As stated in this recent article from The LA Times, the websites will both retain their own identities, however it is to be expected that user-friendly synergy & interface and a monopoly of this market will be a result of this merger.
So how does this impact the real estate market? It is becoming increasingly uncommon for buyers and sellers to NOT consult one of these websites prior to making a purchase or sale for an 'evaluation' of their home. While estimated values can be accurate at times, specific areas all over Los Angeles are difficult to comp properly and can over/underestimate a value by millions of dollars. Due in part to the extreme market sensitivity from street to street and city to city that can only be assessed by a Los Angeles real estate expert (and by this I mean the county as whole and not simply the city!). Every client deserves to be informed and educated in new listings, recent sales, and market trends to become confident when it finally comes time to making one of the biggest investment decisions of their life. However, when it finally comes down to the negotiation/sale, real estate agents are called for their trustworthy opinions, experience, and unparalleled market knowledge that can set buyers and sellers at ease during a hopefully seamless transaction.
Zillow and Trulia have come to many real estate agents alike, myself included, to work together in bringing clients and real estate agents together and have taken a stance on working WITH realtors rather than against them.

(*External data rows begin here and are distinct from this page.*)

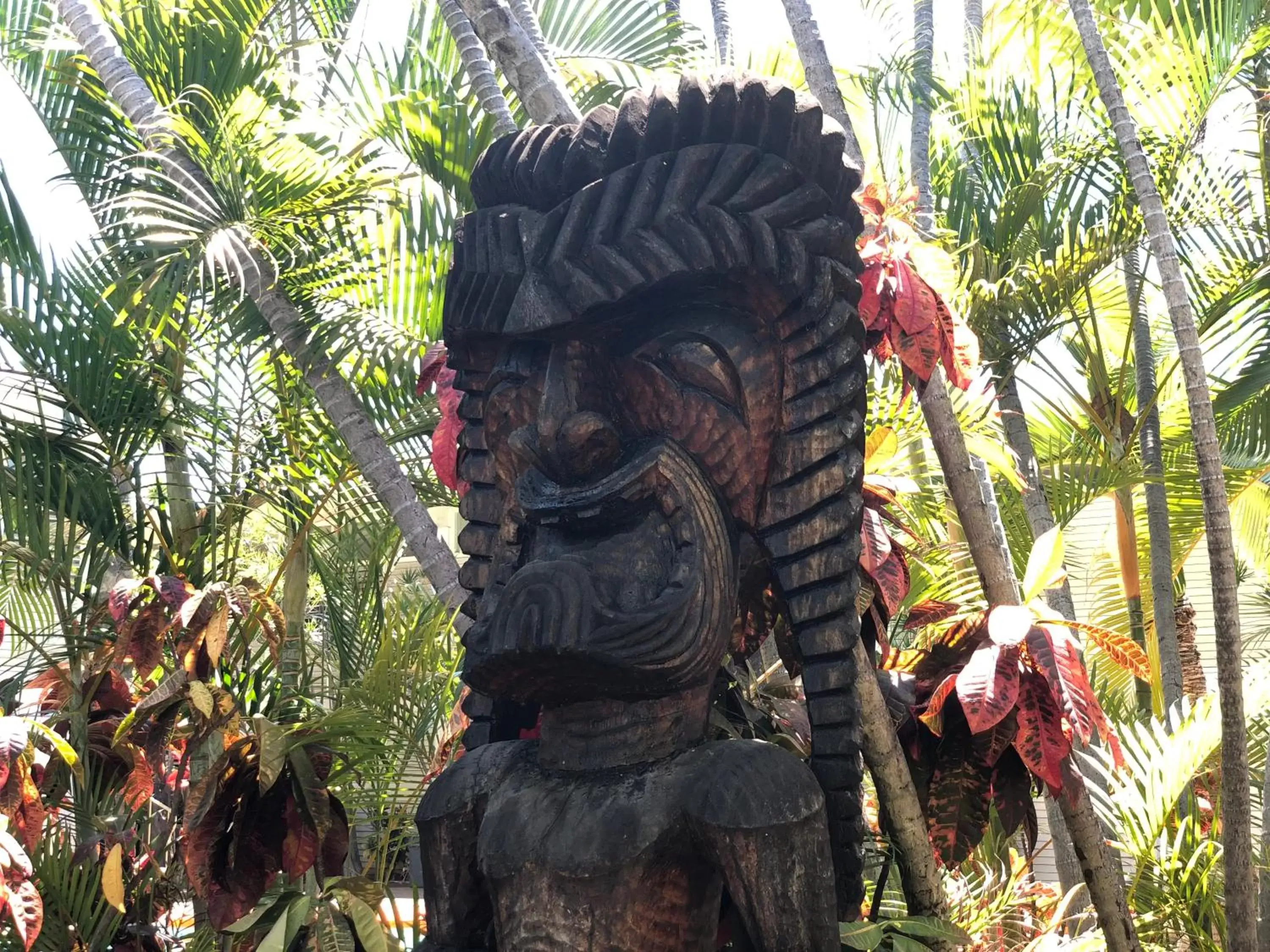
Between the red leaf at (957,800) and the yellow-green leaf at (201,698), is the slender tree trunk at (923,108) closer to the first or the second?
the red leaf at (957,800)

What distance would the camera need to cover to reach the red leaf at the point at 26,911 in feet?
10.9

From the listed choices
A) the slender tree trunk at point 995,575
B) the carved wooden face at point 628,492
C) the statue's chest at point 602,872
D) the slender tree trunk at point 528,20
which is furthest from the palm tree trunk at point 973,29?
the statue's chest at point 602,872

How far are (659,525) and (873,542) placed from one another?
73cm

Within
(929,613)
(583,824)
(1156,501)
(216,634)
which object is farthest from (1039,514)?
(583,824)

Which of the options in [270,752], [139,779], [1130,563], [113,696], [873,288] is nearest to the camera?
[873,288]

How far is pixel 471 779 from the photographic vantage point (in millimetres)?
2115

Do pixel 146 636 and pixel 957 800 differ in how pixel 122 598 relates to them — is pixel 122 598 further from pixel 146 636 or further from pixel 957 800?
pixel 957 800

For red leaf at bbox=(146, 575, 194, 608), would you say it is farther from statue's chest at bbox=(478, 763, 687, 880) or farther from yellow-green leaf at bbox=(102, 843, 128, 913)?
statue's chest at bbox=(478, 763, 687, 880)

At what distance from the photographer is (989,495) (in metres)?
2.92

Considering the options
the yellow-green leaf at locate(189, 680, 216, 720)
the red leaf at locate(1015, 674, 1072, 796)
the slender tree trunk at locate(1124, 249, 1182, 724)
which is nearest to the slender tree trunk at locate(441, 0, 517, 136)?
the yellow-green leaf at locate(189, 680, 216, 720)

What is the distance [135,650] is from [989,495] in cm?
240

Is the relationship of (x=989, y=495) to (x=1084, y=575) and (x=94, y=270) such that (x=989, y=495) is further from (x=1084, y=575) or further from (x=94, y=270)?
(x=1084, y=575)

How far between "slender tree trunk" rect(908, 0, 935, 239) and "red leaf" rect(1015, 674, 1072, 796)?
1.56 meters

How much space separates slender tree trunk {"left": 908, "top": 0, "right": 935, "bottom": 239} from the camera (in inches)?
157
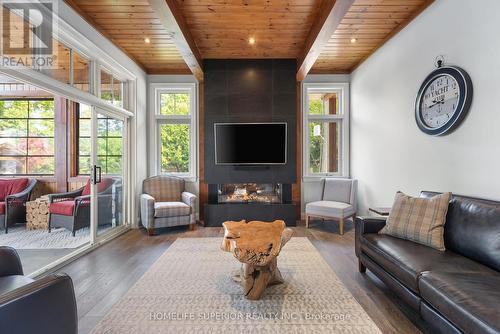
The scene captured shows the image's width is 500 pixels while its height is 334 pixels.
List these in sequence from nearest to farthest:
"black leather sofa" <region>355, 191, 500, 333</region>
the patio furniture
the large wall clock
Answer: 1. "black leather sofa" <region>355, 191, 500, 333</region>
2. the large wall clock
3. the patio furniture

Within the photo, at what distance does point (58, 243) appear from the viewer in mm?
3615

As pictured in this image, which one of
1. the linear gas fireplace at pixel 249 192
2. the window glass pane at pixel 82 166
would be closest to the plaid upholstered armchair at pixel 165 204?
the linear gas fireplace at pixel 249 192

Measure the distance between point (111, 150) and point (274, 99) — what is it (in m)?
2.96

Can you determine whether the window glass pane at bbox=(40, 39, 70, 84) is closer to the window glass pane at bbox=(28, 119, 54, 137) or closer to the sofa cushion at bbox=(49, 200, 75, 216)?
the sofa cushion at bbox=(49, 200, 75, 216)

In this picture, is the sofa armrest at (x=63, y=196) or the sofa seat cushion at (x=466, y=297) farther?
the sofa armrest at (x=63, y=196)

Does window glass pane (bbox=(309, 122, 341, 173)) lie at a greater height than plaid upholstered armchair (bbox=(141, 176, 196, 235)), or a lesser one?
greater

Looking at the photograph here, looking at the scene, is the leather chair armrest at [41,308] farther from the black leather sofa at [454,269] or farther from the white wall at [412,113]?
the white wall at [412,113]

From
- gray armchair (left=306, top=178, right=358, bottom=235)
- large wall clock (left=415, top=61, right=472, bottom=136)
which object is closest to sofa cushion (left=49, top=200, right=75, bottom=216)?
gray armchair (left=306, top=178, right=358, bottom=235)

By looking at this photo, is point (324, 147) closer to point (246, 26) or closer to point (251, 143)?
point (251, 143)

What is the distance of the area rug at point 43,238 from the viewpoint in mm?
3510

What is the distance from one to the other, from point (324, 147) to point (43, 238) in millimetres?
5154

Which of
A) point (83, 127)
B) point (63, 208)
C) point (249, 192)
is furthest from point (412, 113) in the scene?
point (83, 127)

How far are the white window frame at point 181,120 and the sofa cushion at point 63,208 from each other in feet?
5.00

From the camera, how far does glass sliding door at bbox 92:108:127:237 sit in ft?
11.7
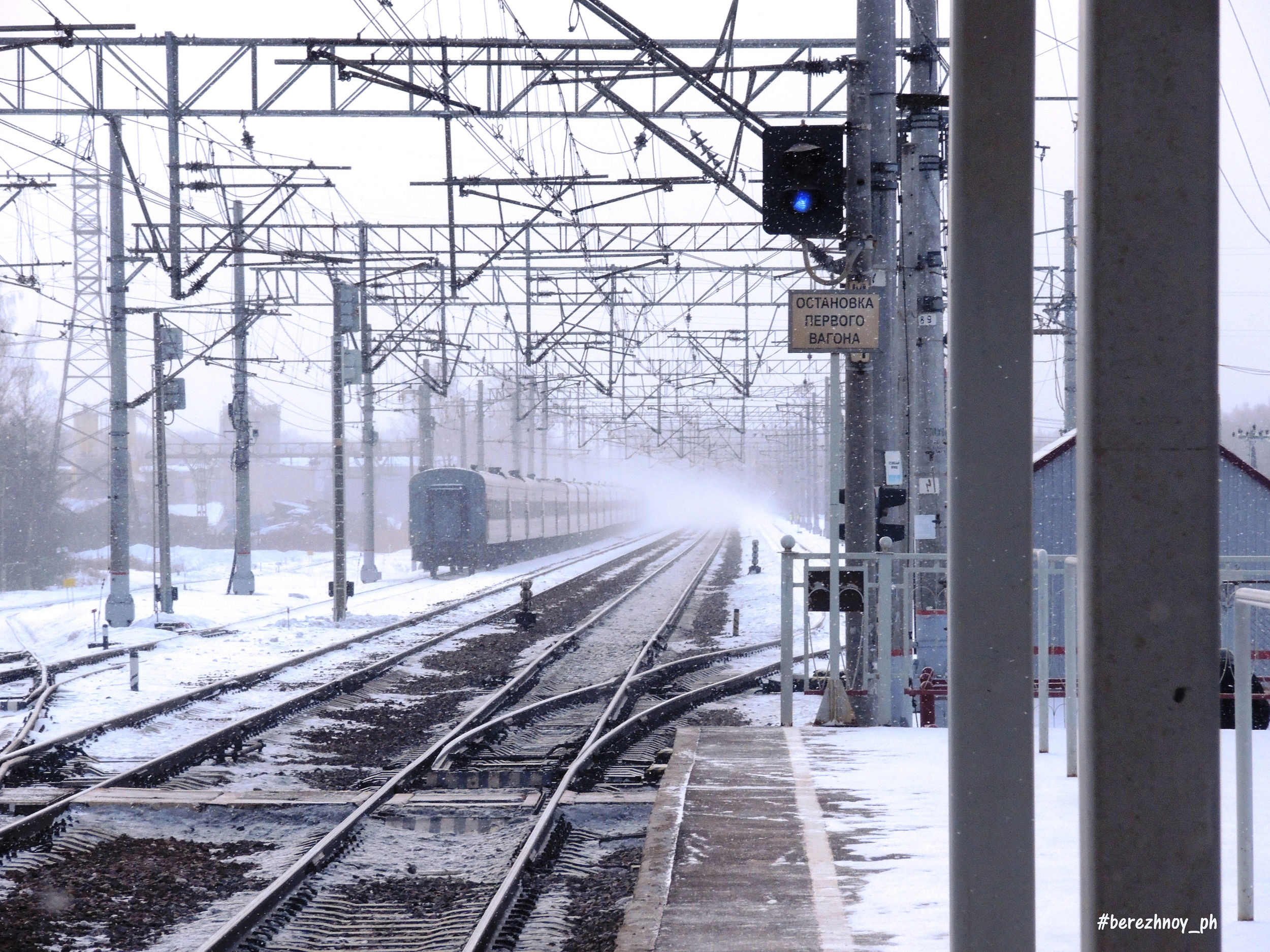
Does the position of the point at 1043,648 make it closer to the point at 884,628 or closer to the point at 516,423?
the point at 884,628

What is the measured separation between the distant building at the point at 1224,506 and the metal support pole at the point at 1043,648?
539 centimetres

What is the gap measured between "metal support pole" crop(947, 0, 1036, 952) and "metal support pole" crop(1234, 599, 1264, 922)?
1.63 meters

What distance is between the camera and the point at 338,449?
21188 millimetres

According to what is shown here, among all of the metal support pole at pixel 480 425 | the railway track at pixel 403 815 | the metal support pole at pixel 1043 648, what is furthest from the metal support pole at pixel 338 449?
the metal support pole at pixel 480 425

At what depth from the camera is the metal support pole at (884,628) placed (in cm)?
898

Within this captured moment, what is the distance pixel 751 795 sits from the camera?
688 centimetres

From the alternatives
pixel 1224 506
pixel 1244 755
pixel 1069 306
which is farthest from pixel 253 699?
pixel 1069 306

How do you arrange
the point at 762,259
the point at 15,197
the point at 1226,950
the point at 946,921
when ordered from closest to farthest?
1. the point at 1226,950
2. the point at 946,921
3. the point at 15,197
4. the point at 762,259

Many realtors and brokers have reservations and gripes about these websites saturating the market and diminishing the need for realtors. However, I think much like new apps, phones, and computers, we have to grow accustomed to using and embracing these tools rather than become ignorant and irrelevant to the movement that has very much taken over life. Change is good, knowledge is power, but experience and skill set can mean everything in closing.